▶ _Given text_
● ● ● ● ● ● ●

Wednesday, May 07, 2008

Language Reform and National Identity

During the period spanning the late eighteenth and early twentieth centuries, many a nation reformed its written language, (the timing and nature of the reform depending on each nation's history), to make it come closer to spoken language, so common people could understand it better.1 The reform was also inspired by a Romantic ideology which went like this: the renaissance of the nation is to come from the vitality of its roots preserved in common people's manly speech, veiled by the literary language of the effeminate elite who, dependent on foreign influences, have let the nation decline. It was a step in the development of the national-popular consciousness, as well as in the process of standardization that comes with capitalism, thus a step in the formation of modernity as we know it.

At the same time, such reforms often weakened both synchronic bonds with neighboring languages and diachronic ones with the most recent past. The Turkish language reform, for instance, made the modern Turkish language possess much fewer Arabic and Persian words and rules than its immediate literary predecessor, Ottoman Turkish, did, becoming an "odd man out" following a "West European" script in the region whose cultures are deeply inscribed in Arabic, an ironic fact considering that Turkish is a more "Eastern" language (the westernmost member of the Altaic language family) than Arabic (a Semitic language belonging to the Afro-Asiatic family) or Persian (which has kept its modified Arabic script but is an Indo-European language2).

But the purge couldn't be complete.

Here's an example: the "National Library" is

Millî Kütüphane
in Turkish

دار الكتب الوطنية
Dar al-Kutub al-wataniya
in Arabic

كتابخانه ملي
Ketabkhane-ye Melli
in Persian.

That means that the Turks have kept "kütüp" (books, the plural of "kitap") from the Arabic plural of "kitab" (book), "kutub"; "millî" from the Persian adjective "melli" (national) which derived from the Arabic "millah" (confessional community); and "hane" from the Persian "khane" (house). ("Dar" in Arabic is "house," which is one of its several meanings in Persian; and "watan" in Arabic and "vatan" in Persian and Turkish are "homeland, motherland, patria.") The only thing Turkish in the Turkish name of the National Library of Turkey is where the adjective is placed: before, not after, the noun it modifies, unlike Arabic and Persian. Amazing that the Kemalists let this happen!

● ● ● ● ● ● ●

▶ _Data excerpts_
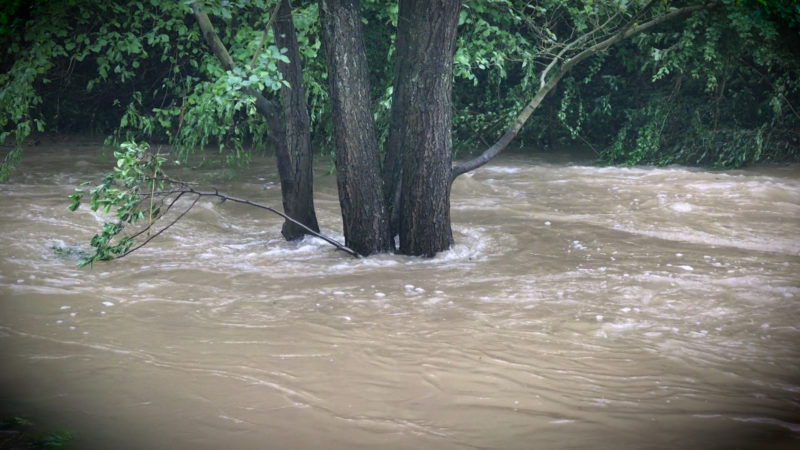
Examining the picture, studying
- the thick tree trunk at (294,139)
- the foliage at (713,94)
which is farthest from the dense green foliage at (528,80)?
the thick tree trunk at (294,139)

● ● ● ● ● ● ●

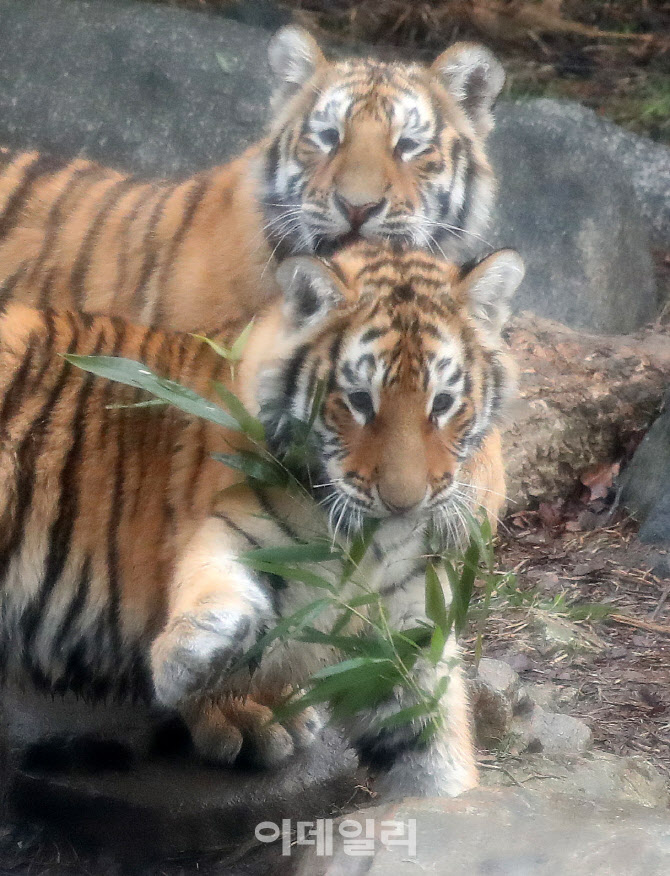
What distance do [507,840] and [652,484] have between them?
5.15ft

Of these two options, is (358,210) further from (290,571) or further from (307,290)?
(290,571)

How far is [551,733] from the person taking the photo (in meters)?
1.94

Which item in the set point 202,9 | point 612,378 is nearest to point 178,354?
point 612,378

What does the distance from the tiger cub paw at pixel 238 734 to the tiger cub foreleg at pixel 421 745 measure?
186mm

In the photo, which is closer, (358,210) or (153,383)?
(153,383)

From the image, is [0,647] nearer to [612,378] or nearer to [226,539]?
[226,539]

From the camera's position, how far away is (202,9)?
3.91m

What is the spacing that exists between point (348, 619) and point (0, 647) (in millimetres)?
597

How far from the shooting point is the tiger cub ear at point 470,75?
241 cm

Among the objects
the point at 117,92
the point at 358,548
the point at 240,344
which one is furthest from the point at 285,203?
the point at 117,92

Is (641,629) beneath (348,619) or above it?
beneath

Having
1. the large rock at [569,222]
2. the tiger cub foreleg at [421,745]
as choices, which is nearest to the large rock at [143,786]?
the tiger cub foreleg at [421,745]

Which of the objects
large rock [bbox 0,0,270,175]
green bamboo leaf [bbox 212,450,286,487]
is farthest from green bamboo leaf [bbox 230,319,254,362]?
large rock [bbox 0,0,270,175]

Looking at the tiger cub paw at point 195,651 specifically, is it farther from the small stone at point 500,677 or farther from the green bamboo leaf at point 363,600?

● ● ● ● ● ● ●

▶ _What you will do_
1. Print the part of the language reform text starting at "Language Reform and" and ending at "we know it.".
2. From the language reform text, list every name for the National Library that appears in Latin letters, each with the language it belongs to.
The rows stand apart from the language reform text and are separate material.

▶ _Responses to the tasks_
1.
Language Reform and National Identity

During the period spanning the late eighteenth and early twentieth centuries, many a nation reformed its written language, (the timing and nature of the reform depending on each nation's history), to make it come closer to spoken language, so common people could understand it better.1 The reform was also inspired by a Romantic ideology which went like this: the renaissance of the nation is to come from the vitality of its roots preserved in common people's manly speech, veiled by the literary language of the effeminate elite who, dependent on foreign influences, have let the nation decline. It was a step in the development of the national-popular consciousness, as well as in the process of standardization that comes with capitalism, thus a step in the formation of modernity as we know it.

2.
Millî Kütüphane (Turkish)
Dar al-Kutub al-wataniya (Arabic)
Ketabkhane-ye Melli (Persian)